Linux as a Switch Operating System: Five Lessons Learned

Arista spent the last nine years building a switch operating system based on Linux, including nearly six years of field experience. Here are five lessons we learned along the way.

Lesson 1. It’s okay to leave the door unlocked.

We weren’t the first to put Linux on a switch, but we were the first to leave it open. By “open”, I mean that an administrator can get a root shell on the switch, with access to all of the standard Linux tools from awk to zip. A few naysayers believed that customers would run with scissors, hurt themselves, and blame us, yet this has literally never happened, because (a) Linux provides such good isolation between processes, (b) there is a high degree of Linux expertise among customers who exploit Arista’s open Linux, and (c) the administrator retains control (through AAA) over who can access these facilities.

Lesson 2. Preserve the integrity of the Linux core.

We went to a fair amount of trouble to preserve the standard Linux networking abstractions so that standard tools, such as ifconfig, ping, tcpdump, and sshd, would work out of the box. Am I glad we did! It has made it much easier for us to get things like Microsoft’s nanowbem or VMware’s ovsdb running on our switch. It has also enabled customers to run all sorts of software that we hadn’t imagined running on a switch: tftpd, named, dhcpd, sendmail, nfsd/portmap, collectd, chef, puppet, cfengine, ansible, mrtg, nagios, ganglia… the list goes on and on. By preserving Linux interfaces, we preserved our connection to the Linux community, capturing the benefits of community development for our customers.

Lesson 3. Focus on state, not messages.

Aggregating switching state in a database process (Sysdb) has worked out very well for us. It makes the system more resilient, because all processes restart statefully, and the restart code path is the same as the initial process-start code, meaning it actually works. Other Linux-based switch operating systems are based on message passing, where processes coordinate by sending each other messages (add route, delete ACL entry, etc). The problem is in recovery: when a process fails and restarts, getting it caught up with everyone else is a non-trivial exercise, and the special recovery code may not get a lot of testing.

Lesson 4. Keep your hands out of the kernel.

Unlike those who propose that the Linux kernel should be where all the state resides, we believe that the kernel should hold only the minimum state required for the software control-frame transmit path. Why? First, that’s all you actually need — software forwarding is uninteresting in the modern data center. Second, if you don’t touch it, you don’t break it, and keeping our hands out of the kernel has led to world-class stability for our customers. Third, if you make changes, you either wind up with a kernel fork (which makes it harder to keep up with the community) or you have to convince the Linux kernel maintainers to accept your changes, which isn’t always easy especially if those changes are specific to the environment of a switch/router. We expect those who take a kernel-centric approach will question that decision when they take a hard look at what is required to implement features like private VLANs, storm control, VRF, VLAN translation, q-in-q, etc.

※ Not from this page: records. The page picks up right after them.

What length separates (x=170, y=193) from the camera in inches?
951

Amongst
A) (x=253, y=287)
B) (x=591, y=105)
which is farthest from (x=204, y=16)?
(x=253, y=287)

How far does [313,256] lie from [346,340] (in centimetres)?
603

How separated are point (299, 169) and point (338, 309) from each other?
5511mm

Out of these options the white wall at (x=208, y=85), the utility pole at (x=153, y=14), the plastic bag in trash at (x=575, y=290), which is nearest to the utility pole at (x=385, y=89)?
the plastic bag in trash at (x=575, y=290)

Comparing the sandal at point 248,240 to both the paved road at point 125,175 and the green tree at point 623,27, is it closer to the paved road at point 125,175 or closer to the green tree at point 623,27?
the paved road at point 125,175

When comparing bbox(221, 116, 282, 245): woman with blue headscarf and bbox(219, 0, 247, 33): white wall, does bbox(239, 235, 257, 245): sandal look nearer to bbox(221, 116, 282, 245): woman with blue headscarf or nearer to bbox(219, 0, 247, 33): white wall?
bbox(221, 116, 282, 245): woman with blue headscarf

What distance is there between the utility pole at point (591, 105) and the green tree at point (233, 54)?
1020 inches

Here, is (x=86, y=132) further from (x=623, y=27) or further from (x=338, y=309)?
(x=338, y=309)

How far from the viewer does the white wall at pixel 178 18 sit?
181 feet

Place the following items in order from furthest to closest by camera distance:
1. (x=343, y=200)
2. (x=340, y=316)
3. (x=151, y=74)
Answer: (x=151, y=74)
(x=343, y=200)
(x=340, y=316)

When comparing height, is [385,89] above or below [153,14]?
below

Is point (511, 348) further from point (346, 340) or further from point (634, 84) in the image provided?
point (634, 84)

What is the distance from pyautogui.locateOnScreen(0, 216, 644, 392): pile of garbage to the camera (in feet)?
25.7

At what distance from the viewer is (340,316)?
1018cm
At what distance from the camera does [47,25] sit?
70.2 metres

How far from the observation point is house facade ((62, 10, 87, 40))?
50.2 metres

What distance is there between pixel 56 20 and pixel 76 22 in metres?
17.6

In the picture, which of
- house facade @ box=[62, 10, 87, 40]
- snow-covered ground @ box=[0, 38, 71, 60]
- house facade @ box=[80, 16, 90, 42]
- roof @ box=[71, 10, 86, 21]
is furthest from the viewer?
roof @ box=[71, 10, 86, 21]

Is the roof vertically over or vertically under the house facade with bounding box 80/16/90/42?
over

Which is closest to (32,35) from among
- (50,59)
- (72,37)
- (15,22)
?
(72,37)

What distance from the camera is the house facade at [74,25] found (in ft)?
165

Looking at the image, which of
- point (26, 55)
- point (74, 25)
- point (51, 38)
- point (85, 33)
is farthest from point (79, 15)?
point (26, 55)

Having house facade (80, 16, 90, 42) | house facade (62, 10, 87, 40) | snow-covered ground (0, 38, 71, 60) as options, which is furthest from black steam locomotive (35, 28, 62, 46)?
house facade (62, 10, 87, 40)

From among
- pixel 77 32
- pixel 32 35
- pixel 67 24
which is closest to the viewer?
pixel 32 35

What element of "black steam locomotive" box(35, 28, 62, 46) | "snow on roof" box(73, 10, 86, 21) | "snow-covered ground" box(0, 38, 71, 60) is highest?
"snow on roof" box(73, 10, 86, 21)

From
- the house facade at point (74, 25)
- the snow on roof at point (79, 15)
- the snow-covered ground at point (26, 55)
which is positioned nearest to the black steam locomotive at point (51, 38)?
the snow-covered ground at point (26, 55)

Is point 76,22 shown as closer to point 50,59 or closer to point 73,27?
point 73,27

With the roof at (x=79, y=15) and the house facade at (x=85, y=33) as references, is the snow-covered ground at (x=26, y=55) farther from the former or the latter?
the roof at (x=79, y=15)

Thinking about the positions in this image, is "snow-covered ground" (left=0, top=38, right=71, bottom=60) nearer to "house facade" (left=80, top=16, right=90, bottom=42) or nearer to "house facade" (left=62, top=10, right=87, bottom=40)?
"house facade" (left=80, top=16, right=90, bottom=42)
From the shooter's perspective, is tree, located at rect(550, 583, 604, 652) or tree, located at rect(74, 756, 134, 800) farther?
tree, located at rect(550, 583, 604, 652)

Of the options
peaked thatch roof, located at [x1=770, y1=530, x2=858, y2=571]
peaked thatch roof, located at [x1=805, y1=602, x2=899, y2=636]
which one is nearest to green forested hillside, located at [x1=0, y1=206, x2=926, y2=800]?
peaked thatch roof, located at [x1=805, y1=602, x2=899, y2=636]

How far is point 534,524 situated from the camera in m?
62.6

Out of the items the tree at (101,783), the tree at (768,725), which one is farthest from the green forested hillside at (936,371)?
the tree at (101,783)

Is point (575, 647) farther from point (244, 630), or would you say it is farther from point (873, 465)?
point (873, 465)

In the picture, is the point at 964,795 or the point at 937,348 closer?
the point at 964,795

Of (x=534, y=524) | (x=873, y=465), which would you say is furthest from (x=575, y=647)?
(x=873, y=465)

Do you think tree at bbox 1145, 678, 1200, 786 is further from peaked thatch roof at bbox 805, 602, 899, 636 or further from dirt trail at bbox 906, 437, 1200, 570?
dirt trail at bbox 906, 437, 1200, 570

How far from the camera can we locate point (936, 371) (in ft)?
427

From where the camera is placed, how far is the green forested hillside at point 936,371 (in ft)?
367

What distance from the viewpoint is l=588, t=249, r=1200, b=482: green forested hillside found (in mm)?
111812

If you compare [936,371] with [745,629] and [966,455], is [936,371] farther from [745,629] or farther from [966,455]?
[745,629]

Lesson 5. Provide familiar interfaces to ease adoption.

Learning the lesson from others’ attempts at integrating Linux into switching, we wrote a standard CLI that runs on top of Sysdb. It retains the familiar management commands, keeping configuration in a familiar startup-config file. Of course, you don’t have to use our CLI if you don’t want to; the native Linux interfaces are all there, and about 20% of our customers adopt a pure-Linux approach. The remaining 80% tell us they appreciate the way they can leverage their deep IOS experience, as they can easily upgrade an aging Catalyst infrastructure to Arista. Plus, by providing APIs around familiar networking abstractions, we enable automation in a more traditional networking environment.

In summary, it is possible to be both a true modern networking operating system, and also run true Linux. The best of both worlds is achievable with proper, disciplined engineering.